> [Короткая задача 1]: Посчитайте строки ниже, в которых встречается строка "camera", с учетом регистра. В ответе укажите только число.

Для нас уже стало привычным, когда клавирабенды несут в себе концепционный принцип. Либо это монографические программы, либо посвящения конкретной эпохе от венского классицизма до романтизма или же фортепианной классике XX века. И часто концертные программы составлены из репертуарных «коньков» — произведений бесспорных, многожды звучащих, вроде бы идеально выражающих устойчивое амплуа того или иного пианиста. Здесь как бы нет риска, и даже мы, слушатели, ждем очередной встречи с узнаваемым: вот этот имярек — мастер интерпретаций Шопена, Шумана, а этот ожидаем нами в Прокофьеве, Шостаковиче или… Словом, это и суть те самые артистические клише ожидаемого и не раз одобренного публикой. Уточню: публикой не слишком взыскательной.
Иное дело, когда пианист рискует. Быть на сцене в каждой новой программе неожиданным, парадоксальным тем более, когда концертная программа включает в себя музыку малоизвестную или хорошо подзабытую меломанами. Павел Нерсесьян именно из таких избранных пианистов, не боящихся риска. Достаточно сказать, что за последние годы мы услышали в его исполнениях сочинения Габриэля Форе из музыки к спектаклю «Пелеас и Мелизанда», «Рейнские песни» Жоржа Бизе, Вторую часть из ре-минорной симфонии Сезара Франка (в транскрипции американца Дэниела Грегори Мейсона). Кстати, к фортепианным транскрипциям Нерсесьян любит обращаться. Как к чужим, так и своим. Органная Пассакалия c-moll BWV
582 И. С. Баха в транскрипции Ива Корселли, ми-минорный концерт для фортепиано с оркестром Шопена в переложении Нерсесьяна для фортепиано соло, наконец, Адажиетто из Пятой симфонии Малера. Фортепианная транскрипция знаменитой Третьей части малеровской симфонии представляет собой своего рода микс ряда известных переложений, в которых Нерсесьян отказывается от имитации звучания оркестра, сближая эмоциональную ауру Адажиетто с фортепианной стихией. В репертуаре пианиста редко исполняемые на мировой концертной сцене сочинения Пауля Хиндемита, Джоаккино Россини… Можно было бы привести и другие примеры изысканных редкостей в клавирабендах Нерсесьяна, но суть, однако, совсем не в этом.

> [Короткая задача 2]: Согласно статье о Павле Нерсесьяне, в чьей транскрипции звучала органная Пассакалия c-moll Баха?

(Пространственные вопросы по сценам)
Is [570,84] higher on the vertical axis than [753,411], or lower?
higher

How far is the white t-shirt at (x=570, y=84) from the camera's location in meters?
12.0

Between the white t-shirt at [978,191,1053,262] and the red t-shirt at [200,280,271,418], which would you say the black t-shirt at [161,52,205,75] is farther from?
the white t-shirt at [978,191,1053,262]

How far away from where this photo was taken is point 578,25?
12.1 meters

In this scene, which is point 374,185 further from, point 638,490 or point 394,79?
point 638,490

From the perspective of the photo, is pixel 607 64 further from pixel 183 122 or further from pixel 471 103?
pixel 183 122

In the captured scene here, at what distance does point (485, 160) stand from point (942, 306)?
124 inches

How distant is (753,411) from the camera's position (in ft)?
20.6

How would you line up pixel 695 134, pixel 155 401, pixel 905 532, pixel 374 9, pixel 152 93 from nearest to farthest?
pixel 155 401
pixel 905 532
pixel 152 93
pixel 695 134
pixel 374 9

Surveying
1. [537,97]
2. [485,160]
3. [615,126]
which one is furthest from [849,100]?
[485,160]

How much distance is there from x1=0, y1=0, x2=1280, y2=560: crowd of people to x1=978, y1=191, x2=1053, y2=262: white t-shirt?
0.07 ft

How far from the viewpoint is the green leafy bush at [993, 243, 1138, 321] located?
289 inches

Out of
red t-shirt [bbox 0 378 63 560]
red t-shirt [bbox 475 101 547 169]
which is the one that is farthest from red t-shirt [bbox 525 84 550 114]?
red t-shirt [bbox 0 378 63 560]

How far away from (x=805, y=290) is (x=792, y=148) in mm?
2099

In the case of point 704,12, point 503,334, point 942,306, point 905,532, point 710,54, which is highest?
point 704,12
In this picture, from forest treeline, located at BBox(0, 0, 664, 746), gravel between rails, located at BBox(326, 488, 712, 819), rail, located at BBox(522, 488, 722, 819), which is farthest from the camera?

> [Правильный ответ 1]: 3

> [Правильный ответ 2]: В транскрипции Ива Корселли.